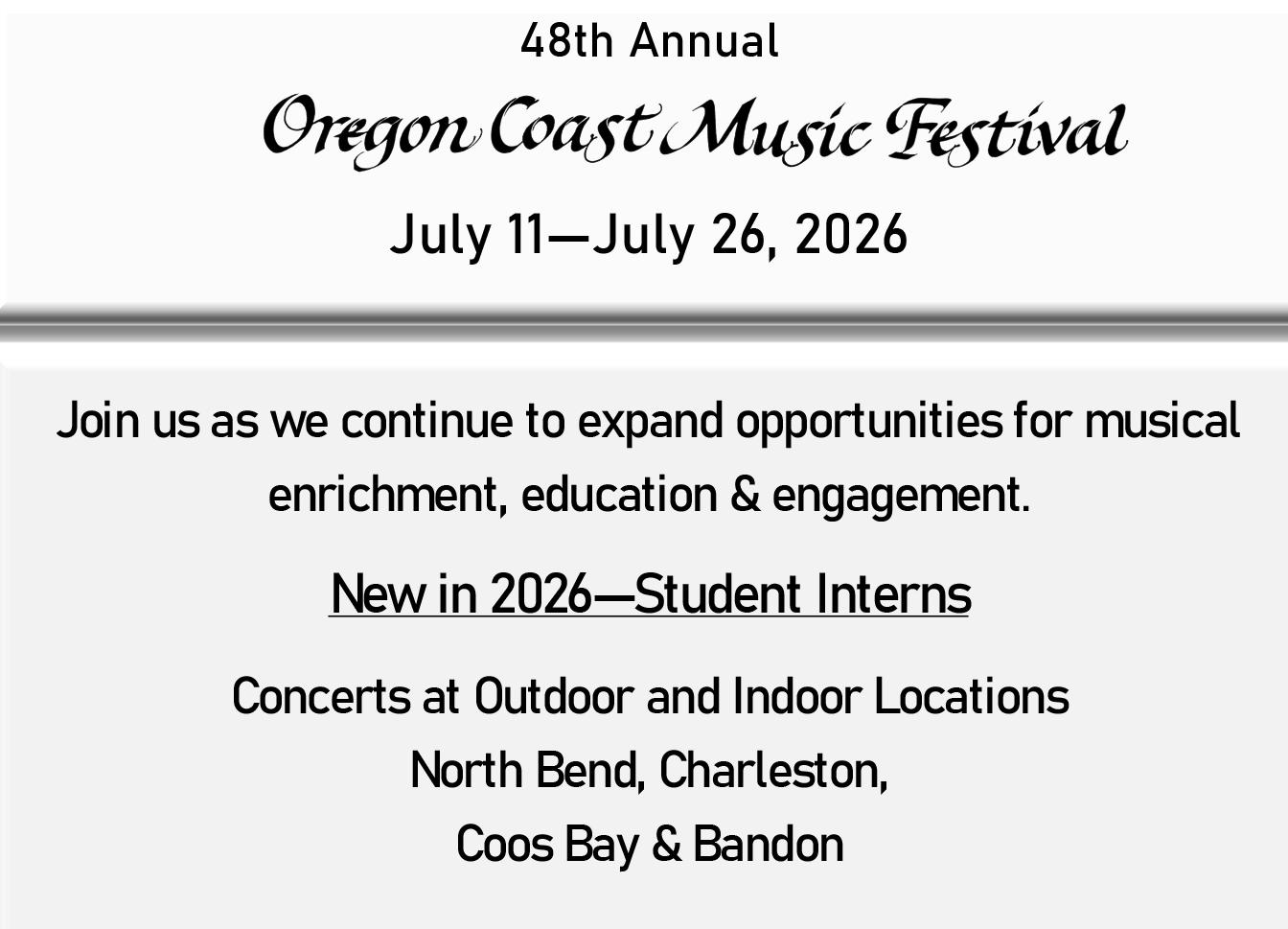 48th Annual

Oregon Coast Music Festival

July 11—July 26, 2026

Join us as we continue to expand opportunities for musical enrichment, education & engagement.

New in 2026—Student Interns

Concerts at Outdoor and Indoor Locations
North Bend, Charleston,
Coos Bay & Bandon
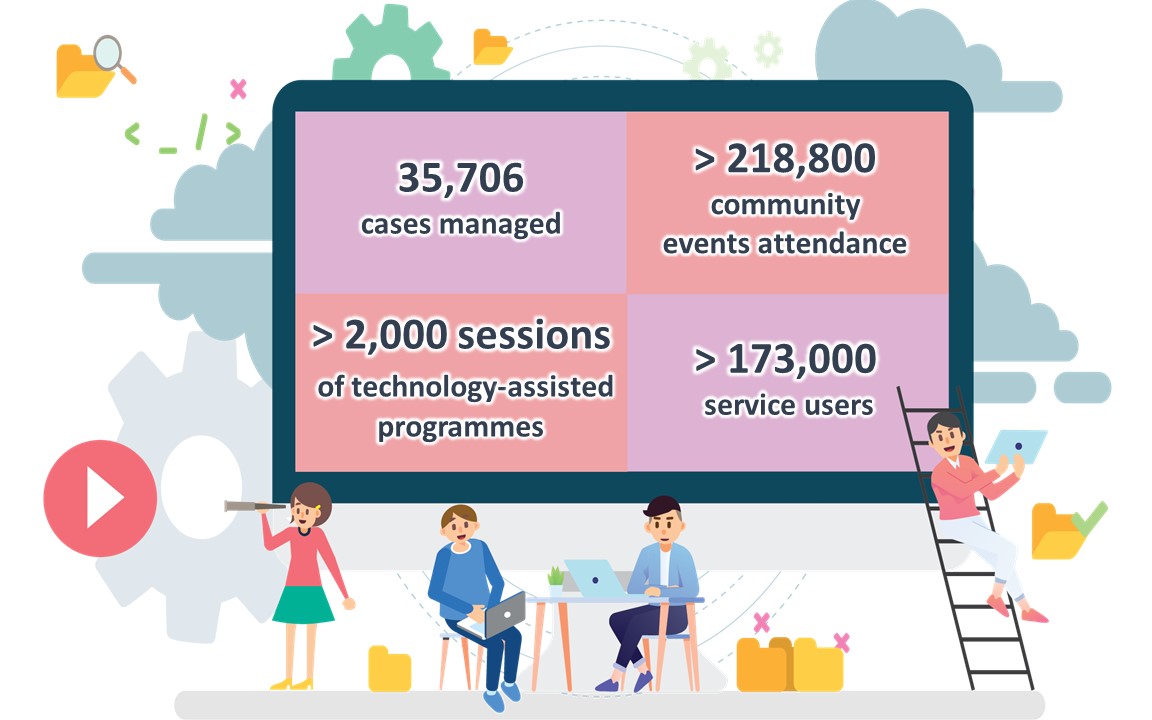 < _ / >

35,706
cases managed

> 218,800
community
events attendance

> 2,000 sessions
of technology-assisted
programmes

> 173,000
service users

ACTIVITY |
Print the records above exactly, minus pictures.

FINISHED TASK |
 48th Annual

Oregon Coast Music Festival

July 11—July 26, 2026

Join us as we continue to expand opportunities for musical enrichment, education & engagement.

New in 2026—Student Interns

Concerts at Outdoor and Indoor Locations
North Bend, Charleston,
Coos Bay & Bandon
 < _ / >

35,706
cases managed

> 218,800
community
events attendance

> 2,000 sessions
of technology-assisted
programmes

> 173,000
service users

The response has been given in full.